▶ EXERCISE TEXT
A surprisingly poignant HI-NRG thumper, for those who are wont to describe pop records in such a manner. I almost chose “Turn It Into Love”, which first appeared as a Kylie album track, but in the end I went with this song, because this is my blog, and not yours.

 

6. “Especially For You” – Kylie Minogue and Jason Donovan (1988)

Not generally known for their great ballads, SAW really pulled out the stops for this one. I’m only including the version with Jason Donovan because in a colossal oversight matched only by the referee missing Maradona’s “Hand of God” goal two years earlier, Spotify do not have this definitive version available:

 

7. “The Harder I Try” – Brother Beyond (1988)

Another example of SAW being able to vary their style. Here, they attempt to emulate the Motown sound with a bunch of Nick Kamen jeans-advert wannabes. They’re so close to pulling it off; but ultimately they sound like three middle-aged Thatcherites trying to cynically emulate the Motown sound in order to cash in on the surprising craze created by seeing Nick Kamen wear jeans in a launderette with a boyband that look just like him. Unless that was your aim all along guys, in which case *double thumbs up*.

 

8. “I’d Rather Jack” – The Reynolds Girls (1989)

The very definition of an 80s one-hit wonder. This was Stock, Aitken and Waterman’s attempt to “cock” a “snook” at their critics by presenting two Scouse girls as the voice of the nation’s youth and having them declare that they’d rather listen to pop music than some of the rock dinosaurs mentioned in the song that were currently in vogue on the wireless – The Rolling Stones, Fleetwood Mac, Pink Floyd, and Dire Straits. The irony there of course is that SAW were older than the combined members of these four acts.

Despite reaching a respectable #7 in the Flanders region of Belgium (stupid Flanders), “I’d Rather Jack” was voted #91 in the 100 worst pop singles of all time in a 2003 poll conducted by Channel 4.

 

9. “Shocked (DNA 12” Mix)” – Kylie Minogue (1991)

Pop’s perfect pint-sized plaintively-performing princess was in many ways the quintessential SAW act and arguably Bogarts the vast majority of their best compositions. This DNA 12” mix of her 1991 top ten hit features Jazzi P guesting with a couple of rap segments. As with Bananarama, I could have picked any of her singles over a five year period and they would all have been amongst the best here. This one wins because it doesn’t take long to memorise the words to the chorus.

 

10. “I Guess I Like It Like That” – Kylie Minogue (1991)

The b-side to syrupy schmaltzfest “If You Were With Me Now”, an infinitely benign ballad duet with Keith Washington best remembered for being so soporific it could actually stop volcanoes from erupting when played at a suitable proximity and amenable volume.

▶ SOURCE DATA

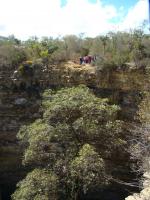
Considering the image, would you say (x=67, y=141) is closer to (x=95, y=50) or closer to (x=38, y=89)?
(x=38, y=89)

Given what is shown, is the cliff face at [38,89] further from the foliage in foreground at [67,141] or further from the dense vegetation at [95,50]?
the foliage in foreground at [67,141]

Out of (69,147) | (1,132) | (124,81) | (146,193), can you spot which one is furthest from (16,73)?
(146,193)

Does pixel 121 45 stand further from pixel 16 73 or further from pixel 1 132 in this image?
pixel 1 132

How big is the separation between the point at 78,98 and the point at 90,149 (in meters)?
1.47

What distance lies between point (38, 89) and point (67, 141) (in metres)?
3.83

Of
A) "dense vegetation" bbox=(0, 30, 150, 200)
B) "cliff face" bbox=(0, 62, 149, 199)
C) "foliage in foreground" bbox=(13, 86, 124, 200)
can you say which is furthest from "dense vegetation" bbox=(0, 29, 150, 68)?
"foliage in foreground" bbox=(13, 86, 124, 200)

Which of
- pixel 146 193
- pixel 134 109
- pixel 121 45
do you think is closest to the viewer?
pixel 146 193

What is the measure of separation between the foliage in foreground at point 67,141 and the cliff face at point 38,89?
9.53 feet

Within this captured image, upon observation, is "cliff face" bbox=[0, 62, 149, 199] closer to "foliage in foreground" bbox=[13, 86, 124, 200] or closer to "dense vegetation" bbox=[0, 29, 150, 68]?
"dense vegetation" bbox=[0, 29, 150, 68]

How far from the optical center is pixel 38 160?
473 inches

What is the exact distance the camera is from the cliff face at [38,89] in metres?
15.1

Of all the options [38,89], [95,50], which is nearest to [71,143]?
[38,89]

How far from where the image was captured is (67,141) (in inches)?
469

▶ YOUR TASKS
1. In the countdown, who guests with rap segments on the DNA 12" mix of "Shocked"?
2. Copy the countdown word for word, from "Another example of" up to and including "case *double thumbs up*.".
The listing is not needed for this work.

▶ ANSWERS BELOW
1. Jazzi P

2.
Another example of SAW being able to vary their style. Here, they attempt to emulate the Motown sound with a bunch of Nick Kamen jeans-advert wannabes. They’re so close to pulling it off; but ultimately they sound like three middle-aged Thatcherites trying to cynically emulate the Motown sound in order to cash in on the surprising craze created by seeing Nick Kamen wear jeans in a launderette with a boyband that look just like him. Unless that was your aim all along guys, in which case *double thumbs up*.